It has happened many times to me. Also, but not exclusively, on *.stackexchange sites.
- Someone makes a statement. Often, but not always, they do this as a response to a question I asked.
- What they say doesn't seem right to me! It is in conflict with what I think I know / it seems self-refuting to me / it seems to me to overlook something important that has considerable ramifications to the topic / etc etc.
- I think that just accepting what I was told and moving on is likely suboptimal for at least two reasons: * I understand that I may be wrong and I may be influenced by some misconceptions that prevent me from understanding the topic, so if this is the case I would like to ask this person to clear my misconceptions (or else I won't reach understanding) and * It has sometimes been the case that it turned out I was right and the person to make the statements was wrong - another big reason to try to ask him to respond to my doubts rather than simply accept that he is right and I am wrong.
However: All too often when I present my doubts to the statement-maker the results are not what I intended. I am often told I'm rude and argumentative; and even if I'm not being told this the person I'm talking to often simply quits the conversation. Even on SE it has happened at least twice to me: (1) After posting a comment under an answer I was told that because of my attitude the answerer would not answer any more questions from me in the future and (2) After posting a comment under another answer to another question I saw this answer deleted and my question downvoted.
My guess is that I have a nasty habit of crossing the line from asking a person to elaborate what they just said to fighting their statements and trying to prove them wrong. My guess is that while people typically like to elaborate what they just said they nevertheless don't like to see their statements attacked and don't like to have to defend them; rather, they quit the conversation. Makes sense actually; if I know better why was I asking in the first place?

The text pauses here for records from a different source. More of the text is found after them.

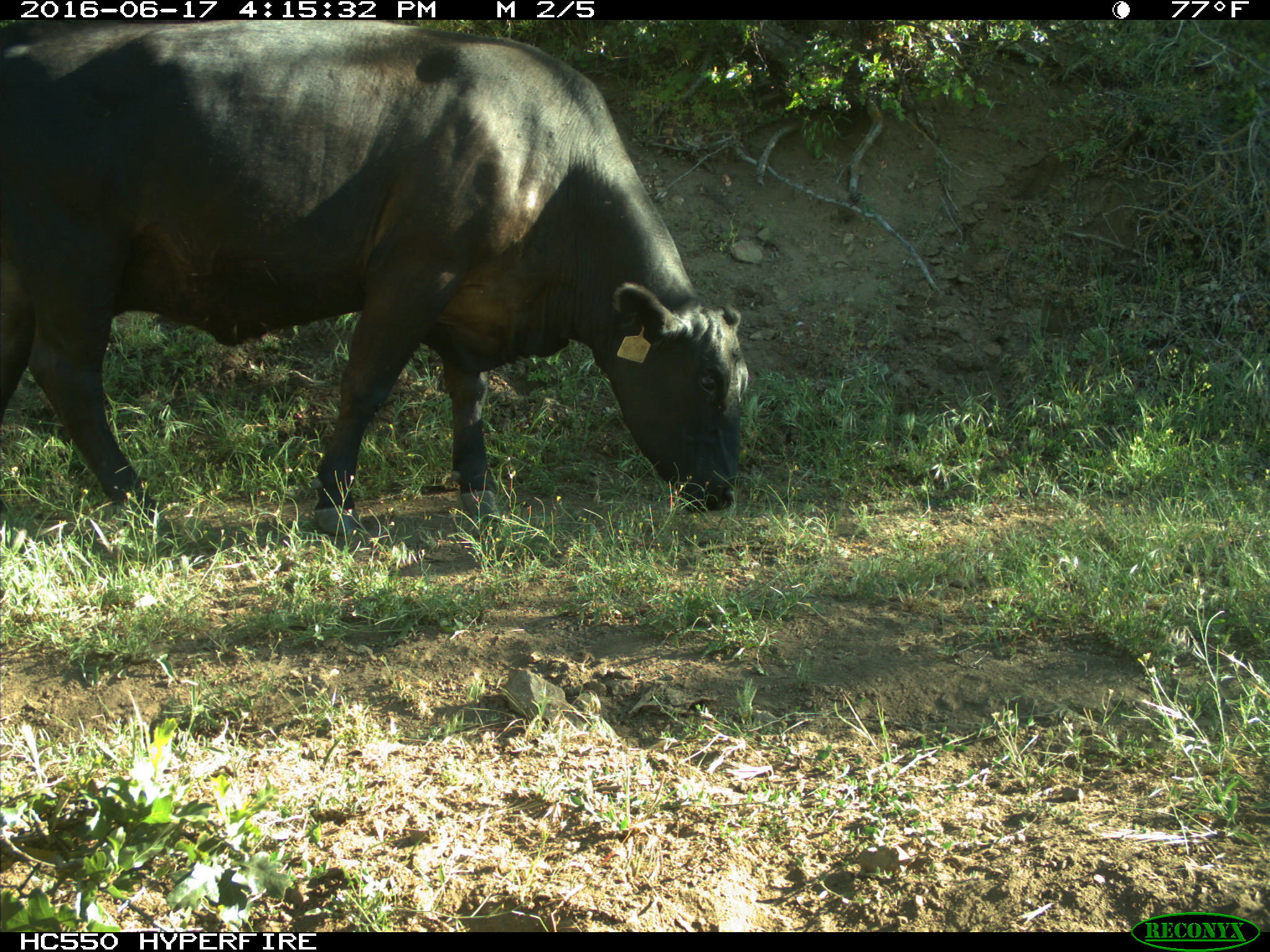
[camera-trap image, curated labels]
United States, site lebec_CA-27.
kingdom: Animalia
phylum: Chordata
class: Mammalia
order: Artiodactyla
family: Bovidae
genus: Bos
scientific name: Bos taurus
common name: domestic cow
Bos taurus (domestic cow).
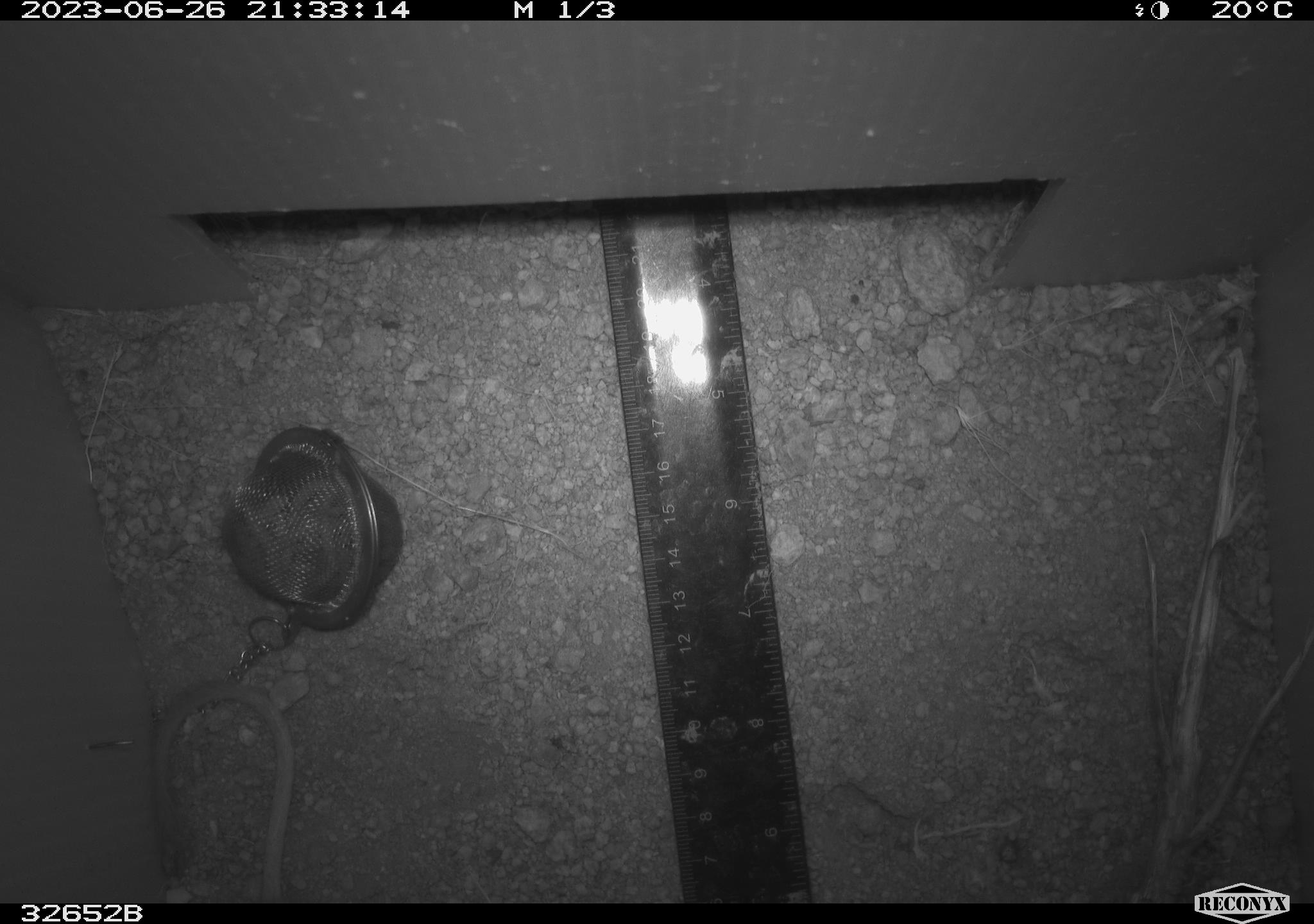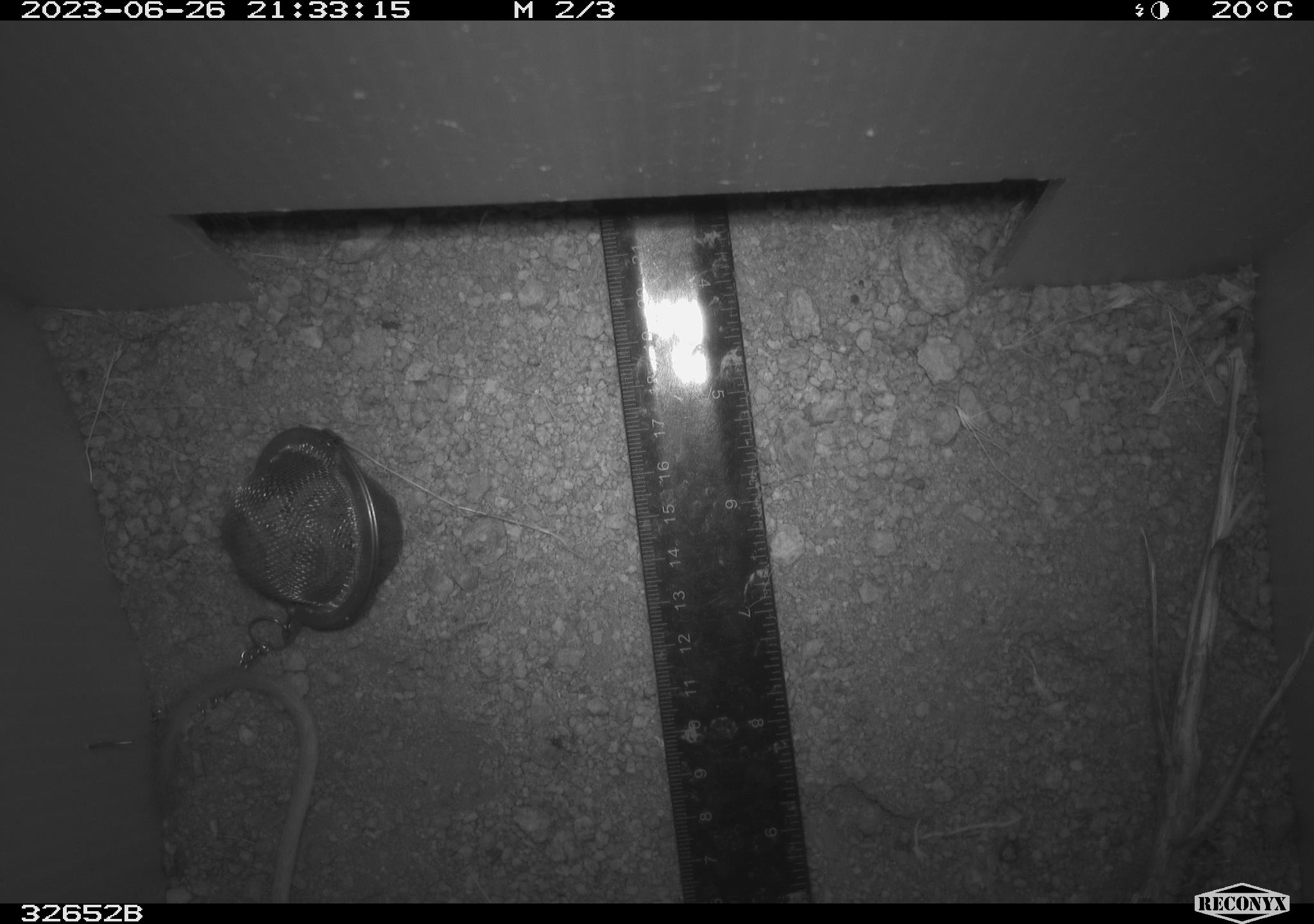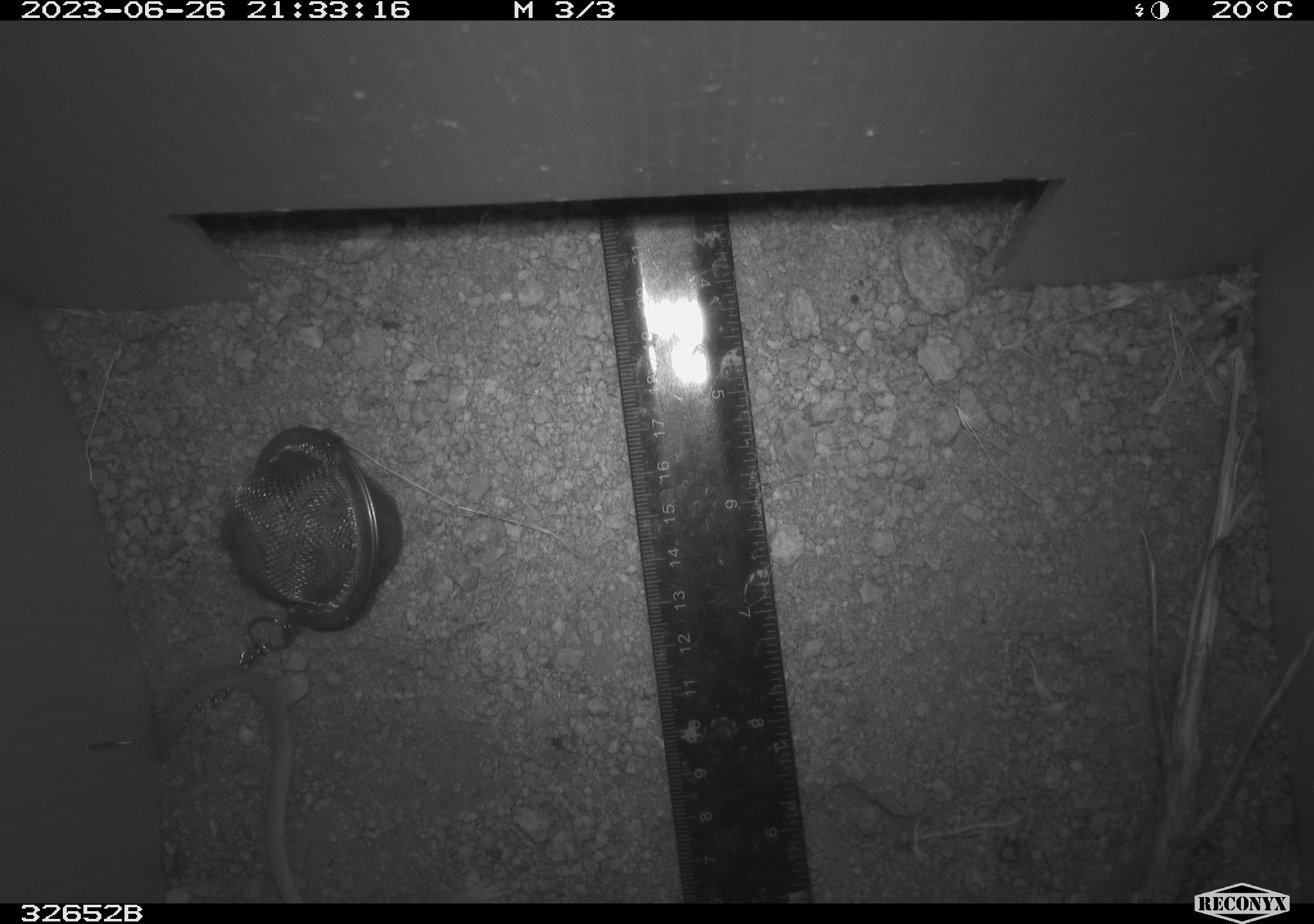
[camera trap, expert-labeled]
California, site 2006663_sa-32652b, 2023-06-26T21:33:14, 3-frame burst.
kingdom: Animalia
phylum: Chordata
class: Mammalia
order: Rodentia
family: Heteromyidae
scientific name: Heteromyidae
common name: kangaroo rats and pocket mice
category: heteromyidae family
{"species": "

I hypothesise there is one way to try to remedy the situation: try to somehow ask my follow-up question in such a way that it is clear that I am not doubting the accurateness of what I was told. To make the person I'm talking to believe that I believe I am wrong and they are right and I'm just asking them to help me understand why exactly am I wrong. I don't think I'm good in games of this kind, yet I tried this once or twice and I think the results were good; but nonetheless I don't like this method! It seems manipulative to me, it seems to me that by trying to achieve this I am actually trying to lie to the person I'm talking to because it is not true that I believe I am necessarily wrong and they are necessarily right. Often I turned to be wrong indeed; but since, as I said, it did happen a few times that I turned out to be completely correct I don't think I can nor should assume this outcome cannot happen again. And I want to be an honest person.
It would seem that I need to somehow both (a) avoid challenging the statement that was told to me, only ask to elaborate this in light of A, B or C, but at the same time (b) avoid communicating to the person that I believe they are necessarily 100% correct and my doubts are necessarily 100% incorrect!
How to achieve this? (And if this is possible? Ie doesn't (b) imply not (a)? I mean: If I present my doubts but do not believe these doubts are necessarily incorrect am I not automatically challenging the statement I've been conveyed to and therefore upsetting the person I'm talking to?)